玄悦の旺盛な実証精神は数々の新発見につらなり、回生術をはじめ十一種の治術を発見、創案した。また『産論』の中で、古来広く慣用されてきた産椅や腹帯の害を力説して、旧来の悪習の廃止を唱えた。玄悦の業績はすべて目で確認し、手指で試みた結果であり、推論や想像は一つもない。
玄悦不朽の名著『産論』は、学がなく文章が幼稚であった玄悦のために、大儒者皆川淇園が筆をとったものである。時に玄悦六十七歳であった。安永六年(一七七七)七十八歳で没した。(参考・杉立義一『賀川玄悦と賀川流産科』、京都府医師会編『京都の医学史』)
16■ 賀川玄迪
賀川玄迪は、養父玄悦の学業をよく補って賀川流産科を盛り立てた。玄迪は一名義迪、字は子啓、出羽国(秋田県)横堀において医師岡本玄適を父として、元文四年(一七三九)に生まれた。
二十歳の時、京都に上り、玄悦に師事した。彼は謹厳実直であり、玄悦の教えに従い刻苦勉学に励んだ。玄悦は娘さのを玄迪にめあわせて、家を嗣がせた。玄迪は努力して『産論』の不備を補い、新たに得た所説と懐孕図三十二図を付して、安永四年(一七七五)に『産論翼』二巻を刊行した。これは玄迪が入門して十七年目であり、この時養父玄悦は七十六歳でまだ健在であったが、二年後には亡くなった。
ところが、玄迪もその二年後の安永八年(一七七九)に四十一歳で早逝してしまった。そして、玄悦と同じ下京区の玉樹寺前庭に葬られたのである。
玄迪の没後、男子がないため甥にあたる子全が養子となって家業を継いだ。以後代々一貫町松原下ルに住んで産科を業とし、塾を済生館と称して多くの門弟を養成した。賀川流産科は、わが国の風土の中で発展して、全国の産科医のうち、八~九割の者が賀川流に属するといわれるほど隆盛をきわめたのである。
さて、『産論翼』の内容をみると、序文を後年幕府の儒官となり寛政三博士の一人にがぞえられた柴野栗山が書いている。その中で栗山は、自分は方伎の書を解することはできない。しかし子玄翁(玄悦)の人となりをみるとき、その言の欺かないことを信ずる。したがって子玄の術と学を受けついで篤信勤苦する子啓(玄迪)について、翁の道を学ぶべきであると激賞している。
『産論』と『産論翼』は一体のものであり、『産論』は『産論翼』を得てはじめて完全となる。

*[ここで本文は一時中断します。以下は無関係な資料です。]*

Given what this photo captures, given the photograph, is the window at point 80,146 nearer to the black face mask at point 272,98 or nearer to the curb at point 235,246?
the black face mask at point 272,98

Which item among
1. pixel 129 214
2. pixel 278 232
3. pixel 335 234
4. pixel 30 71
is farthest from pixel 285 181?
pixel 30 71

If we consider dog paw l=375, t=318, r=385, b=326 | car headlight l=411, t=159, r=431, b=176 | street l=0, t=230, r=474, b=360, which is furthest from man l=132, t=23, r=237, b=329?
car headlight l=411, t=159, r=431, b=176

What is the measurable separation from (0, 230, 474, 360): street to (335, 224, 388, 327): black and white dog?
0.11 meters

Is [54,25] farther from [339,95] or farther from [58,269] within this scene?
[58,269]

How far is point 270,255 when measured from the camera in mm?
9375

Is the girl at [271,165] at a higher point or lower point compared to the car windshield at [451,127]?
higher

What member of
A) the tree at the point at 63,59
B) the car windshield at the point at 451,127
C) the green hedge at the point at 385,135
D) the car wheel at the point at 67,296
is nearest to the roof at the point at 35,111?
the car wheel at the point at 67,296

安永四年に『産論翼』がはじめて刊行されたあと、両者は合体して刊行される場含が多い。
嘉永六年(一八五三)賀川家八代子達は『論』と『翼』との校正版を上梓刊行している。(参考・杉立義一『賀川玄悦と賀川流産科より』)
17■ 内藤希哲
江戸中期、五経一貫を体系づけた天才医学者内藤希哲は僅か三十五歳で夭折した。
希哲は字を師道と称し、通称は泉庵、元禄十四年(一七○一)に、信州松本村に生まれた。幼少より医学医術が好きで、同郷の清水先生に医学を学び、医方が上達するようになってからは、専ら張仲景に志を傾倒し、傷寒雑病論を手にして、暗誦するまで味読し、その奥儀に精通するに至った。
次に傷寒論研究家たちの諸書を読んだところ、魏晋以降の医書に次第に疑問を感じるようになったが、内経、難経を反復熟読したところ、理解を深めることができた。希哲は遊学の志があったので、ここに至って江戸に赴き、医業を営むこと三年。その間ますます古典を明覈にし、臨床に精通した。すなわち、古典によって臨床を正し、臨床によって古典を会得した。古典と臨床とを互いに検覈してみると、表裏はピタリと合い違うことはなかった。そして魏・晋以降の治療家は医経と称す古典の内容がわからなくなり、そのために傷寒雑病論を学んでも、その道を会得することのできない事実を知ったのである。
ここにおいて希哲は「奮然として励み、仲景の真の道を修める」ことを生涯の仕事として、著述を刊行した。その一つが名著『医経解惑論』である。
希哲は『医経解惑論』の校正を大儒者太宰春台に依頼し、春台もまた巻頭に序文をのせて、その顛末を記している。希哲は草稿が完全にできていない享保二十年(一七三五)突然病気で亡くなったという。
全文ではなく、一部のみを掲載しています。